For employees, the gender dimension is hard to ignore. Belgium’s gender pension gap stood at 31% in 2024, well above the OECD average of 23%, driven partly by lower participation in occupational schemes among women in part-time or interrupted careers. Whether Warren’s coaching layer meaningfully narrows that gap, or simply digitizes the existing disparity, is a question the company hasn’t yet had to answer at scale.

For the broader fintech market, Warren’s raise lands alongside a wave of pension-adjacent funding across Europe — evidence that investors increasingly see retirement infrastructure, not just retirement advice, as the more durable wedge. Expect more entrants to test Belgium’s pre-mandate window over the next 18 months.

Not everyone is convinced that a fintech wrapper solves a structural problem. Critics of the “fee disruption” narrative point out that Branch 21 products exist precisely because they guarantee capital — a feature some risk-averse savers, particularly those nearing retirement, value more than upside potential. Stripping out guarantees in favor of ETF exposure shifts market risk onto the employee, and a downturn in the years immediately before retirement could leave a worker worse off than under a low-yield but capital-protected scheme.

There’s also the adoption question.
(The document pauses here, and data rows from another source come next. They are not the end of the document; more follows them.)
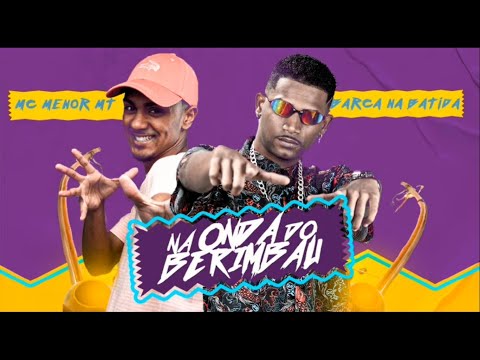 BARCA NA BATIDA & MC MENOR MT - NA ONDA DO BERIMBAU #bregãfunk2022 #funk #bregãfunk #hit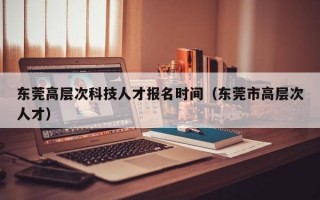 东莞高层次科技人才报名时间（东莞市高层次人才）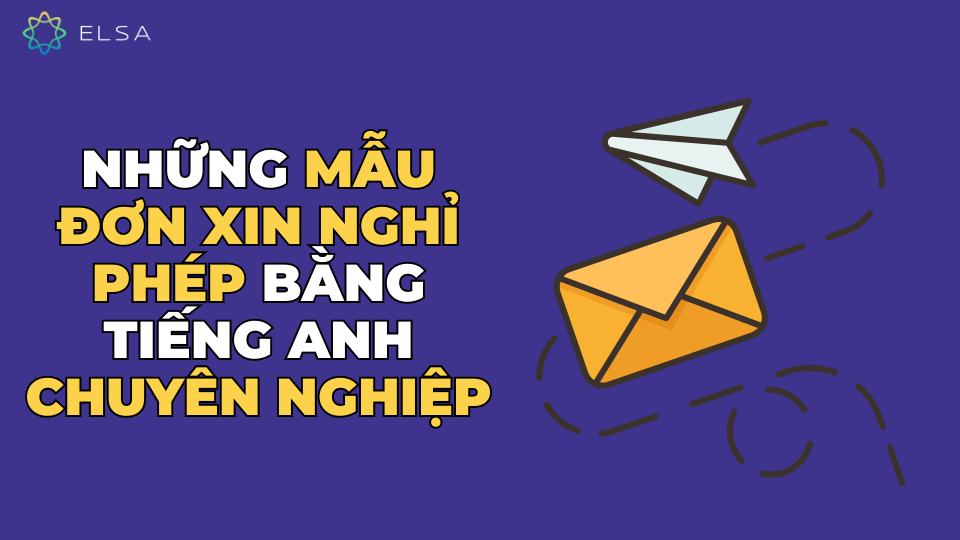 Những mẫu đơn xin nghỉ phép bằng tiếng Anh chuyên nghiệp Những mẫu đơn xin nghỉ phép bằng tiếng Anh chuyên nghiệp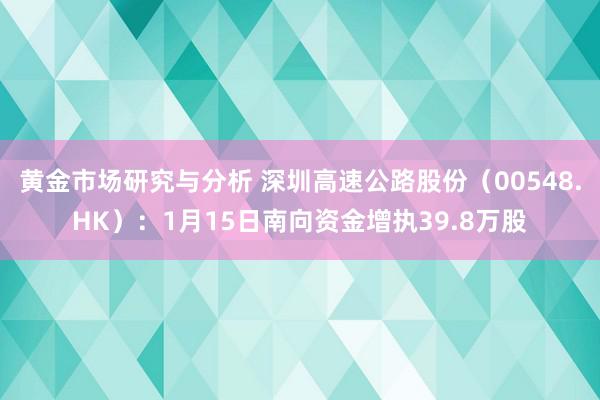 黄金市场研究与分析 深圳高速公路股份（00548.HK）：1月15日南向资金增执39.8万股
Belgium’s pension brokers and incumbent insurers have decades of employer relationships, and switching providers involves real administrative friction — works council consultations, collective labor agreements, and union sign-off in many sectors. A flat-fee pitch is compelling on a spreadsheet; it still has to survive a slower, more political procurement process than consumer fintech is used to.

That tension — between the speed startups want and the consensus-building Belgian labor relations require — may end up shaping Warren’s growth curve more than its product does.

Warren’s €10 million says less about the appetite for pension fintech than it does about how exposed Belgium’s second pillar has become. The numbers — a median reserve under €10,000, an 85% reliance on a state system already absorbing a growing share of GDP — aren’t new, and they haven’t moved much despite years of warnings from pension bodies like PensioPlus. What’s changed is that a venture-backed company is now betting real capital on the idea that fixing the product, not just waiting for the mandate, is where the leverage actually sits.

Whether that bet pays off will be decided less in a pitch deck than in thousands of quiet HR meetings across Belgium over the next few years.